* What the task asks *
Copy out the listing below, switching every "camera" to "viewer" and changing nothing else.
━━ Supplied data
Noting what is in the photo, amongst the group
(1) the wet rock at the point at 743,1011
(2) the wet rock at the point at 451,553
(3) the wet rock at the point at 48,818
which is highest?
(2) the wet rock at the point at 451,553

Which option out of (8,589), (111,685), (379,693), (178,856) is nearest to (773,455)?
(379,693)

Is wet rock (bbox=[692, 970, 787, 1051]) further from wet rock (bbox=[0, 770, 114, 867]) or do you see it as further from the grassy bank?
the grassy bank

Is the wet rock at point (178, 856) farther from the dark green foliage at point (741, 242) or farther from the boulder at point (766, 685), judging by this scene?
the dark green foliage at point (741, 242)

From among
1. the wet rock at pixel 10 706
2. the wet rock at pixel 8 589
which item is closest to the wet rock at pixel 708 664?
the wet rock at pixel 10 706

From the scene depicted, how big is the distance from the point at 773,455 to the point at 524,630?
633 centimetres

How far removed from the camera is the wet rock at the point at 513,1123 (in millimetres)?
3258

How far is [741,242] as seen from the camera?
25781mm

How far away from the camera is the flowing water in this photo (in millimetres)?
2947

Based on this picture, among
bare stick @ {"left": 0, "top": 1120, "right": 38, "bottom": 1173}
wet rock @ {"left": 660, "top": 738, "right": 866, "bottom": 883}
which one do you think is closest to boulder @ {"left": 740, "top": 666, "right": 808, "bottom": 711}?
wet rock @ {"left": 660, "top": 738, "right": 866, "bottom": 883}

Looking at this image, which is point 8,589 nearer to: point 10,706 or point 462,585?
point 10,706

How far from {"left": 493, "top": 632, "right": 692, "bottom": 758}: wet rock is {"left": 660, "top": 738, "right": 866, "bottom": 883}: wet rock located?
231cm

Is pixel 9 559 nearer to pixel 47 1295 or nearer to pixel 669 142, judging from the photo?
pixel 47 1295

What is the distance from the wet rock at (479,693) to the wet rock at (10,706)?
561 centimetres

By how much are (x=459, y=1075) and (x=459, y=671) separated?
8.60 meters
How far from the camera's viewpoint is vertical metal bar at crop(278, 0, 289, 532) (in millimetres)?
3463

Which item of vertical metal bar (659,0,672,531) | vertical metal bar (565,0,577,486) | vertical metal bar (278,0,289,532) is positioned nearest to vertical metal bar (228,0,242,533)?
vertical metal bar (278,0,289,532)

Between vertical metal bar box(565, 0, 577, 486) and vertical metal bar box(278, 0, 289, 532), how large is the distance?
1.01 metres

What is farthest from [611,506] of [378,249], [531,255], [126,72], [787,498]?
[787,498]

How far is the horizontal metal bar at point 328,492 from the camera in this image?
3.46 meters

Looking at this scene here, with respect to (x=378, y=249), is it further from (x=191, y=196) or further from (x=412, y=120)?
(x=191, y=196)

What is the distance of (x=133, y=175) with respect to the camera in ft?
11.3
━━━━
* In response *
Noting what is in the photo, amongst the group
(1) the wet rock at the point at 743,1011
(2) the wet rock at the point at 451,553
(3) the wet rock at the point at 48,818
which is highest?
(2) the wet rock at the point at 451,553

Which option out of (8,589), (111,685), (379,693), (178,856) is nearest to (773,455)?
(379,693)

Is wet rock (bbox=[692, 970, 787, 1051]) further from wet rock (bbox=[0, 770, 114, 867]) or do you see it as further from the grassy bank?
the grassy bank

Is the wet rock at point (178, 856) farther from the dark green foliage at point (741, 242) or farther from the boulder at point (766, 685), judging by this scene?
the dark green foliage at point (741, 242)

From among
1. the wet rock at pixel 10 706
2. the wet rock at pixel 8 589
which item is closest to the wet rock at pixel 708 664?
the wet rock at pixel 10 706

From the scene depicted, how big is the distance from the point at 773,455 to the point at 524,630?
633 centimetres

How far removed from the viewer is the wet rock at the point at 513,1123 (in millimetres)?
3258

How far is [741,242] as seen from the viewer?
25781mm

How far away from the viewer is the flowing water in this photo (in millimetres)?
2947

Based on this picture, among
bare stick @ {"left": 0, "top": 1120, "right": 38, "bottom": 1173}
wet rock @ {"left": 660, "top": 738, "right": 866, "bottom": 883}
which one do you think is closest to boulder @ {"left": 740, "top": 666, "right": 808, "bottom": 711}?
wet rock @ {"left": 660, "top": 738, "right": 866, "bottom": 883}

Looking at this image, which is point 8,589 nearer to: point 10,706 or point 462,585?
point 10,706

How far from {"left": 493, "top": 632, "right": 692, "bottom": 758}: wet rock is {"left": 660, "top": 738, "right": 866, "bottom": 883}: wet rock located?
231cm

Is pixel 9 559 nearer to pixel 47 1295 or nearer to pixel 669 142, judging from the photo?
pixel 47 1295

What is the distance from the wet rock at (479,693) to the wet rock at (10,706)?
561 centimetres

By how much are (x=459, y=1075) and (x=459, y=671) separated?
8.60 meters
How far from the viewer's viewpoint is vertical metal bar at crop(278, 0, 289, 532) (in millimetres)?
3463

Which item of vertical metal bar (659,0,672,531) | vertical metal bar (565,0,577,486) | vertical metal bar (278,0,289,532) is positioned nearest to vertical metal bar (228,0,242,533)?
vertical metal bar (278,0,289,532)

Between vertical metal bar box(565, 0, 577, 486) and vertical metal bar box(278, 0, 289, 532), how large is the distance?
1.01 metres

What is farthest from [611,506] of [378,249], [531,255], [126,72], [787,498]?
[787,498]

How far is the horizontal metal bar at point 328,492 from the viewer in this image?
3.46 meters

Looking at this scene here, with respect to (x=378, y=249), is it further from (x=191, y=196) or further from (x=412, y=120)?
(x=191, y=196)

What is the distance of (x=133, y=175) with respect to the viewer in ft?
11.3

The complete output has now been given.